I have an XML file with quite a few records from which I put the first entry:
<meps>
<mep>
<fullName>Magdalena ADAMOWICZ</fullName>
<country>Poland</country>
<politicalGroup>
Group of the European People's Party (Christian Democrats)
</politicalGroup>
<id>197490</id>
<nationalPoliticalGroup>Independent</nationalPoliticalGroup>
</mep>
<mep>
I would like to extract all the records that are between the "politicalGroup" field using sed
, that is, Group of the European People's Party (Christian Democrats)

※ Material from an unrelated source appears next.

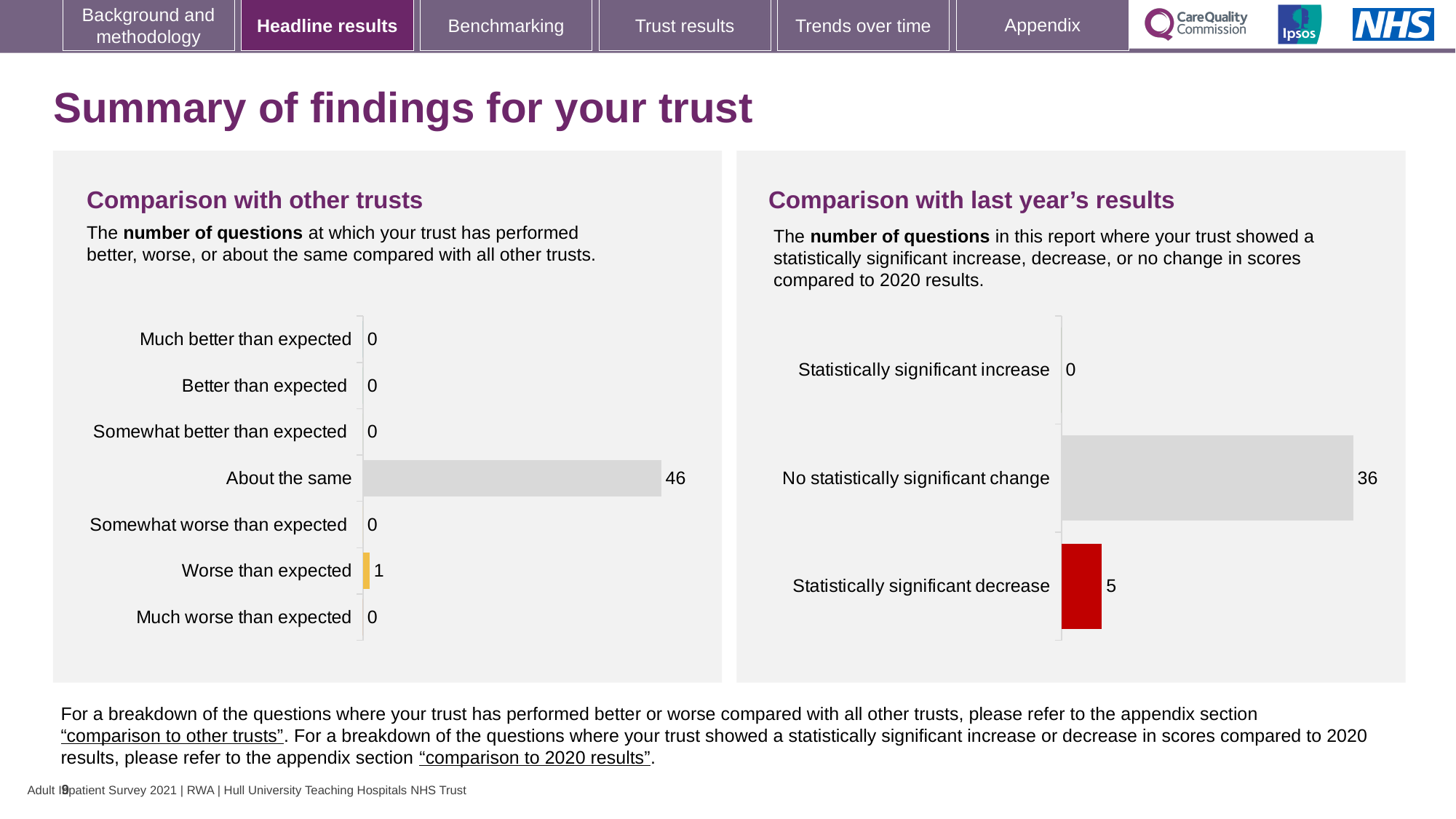
In the 'Comparison with other trusts' chart, what is the value for 'Much better than expected'? 0 In the 'Comparison with other trusts' chart, what is the value for 'About the same'? 46 In the 'Comparison with other trusts' chart, what is the difference between 'About the same' and 'Worse than expected'? 45 In the 'Comparison with other trusts' chart, how many categories are shown? 7 In the 'Comparison with last year's results' chart, what is the difference between 'No statistically significant change' and 'Statistically significant decrease'? 31 What type of chart is the 'Comparison with last year's results' chart? Bar chart In the 'Comparison with last year's results' chart, how many categories are shown? 3 In the 'Comparison with last year's results' chart, which category has the lowest value? Statistically significant increase In the 'Comparison with last year's results' chart, what is the value for 'Statistically significant decrease'? 5 In the 'Comparison with last year's results' chart, what is the value for 'No statistically significant change'? 36 In the 'Comparison with other trusts' chart, which category has the highest value? About the same In the 'Comparison with other trusts' chart, what is the value for 'Worse than expected'? 1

in the example that I put.
In the post Using sed to extract text between 2 tags I have seen that the following command is used to extract text between two tags. I adapt it to my file:
sed -n 's:.*<politicalGroup>\(.*\)</politicalGroup>.*:\1:p' fichero
By using the command I have managed to print the desired field on the screen but only one record, when I would like to be able to extract all the records from the file. Is it possible to modify some of the code to be able to extract all the lines that are between both labels?
Thank you very much.
Investigating a little more I have managed to use another different code that has served me:
cat fichero | tr "<" "\n" | sed -n '/politicalGroup>./p' | sed 's/politicalGroup>//' | sort | uniq -c | sort -nr
In this way I have managed to print all the records on the screen and through the commands
sort, uniq
I have managed to count the repeated values of the file.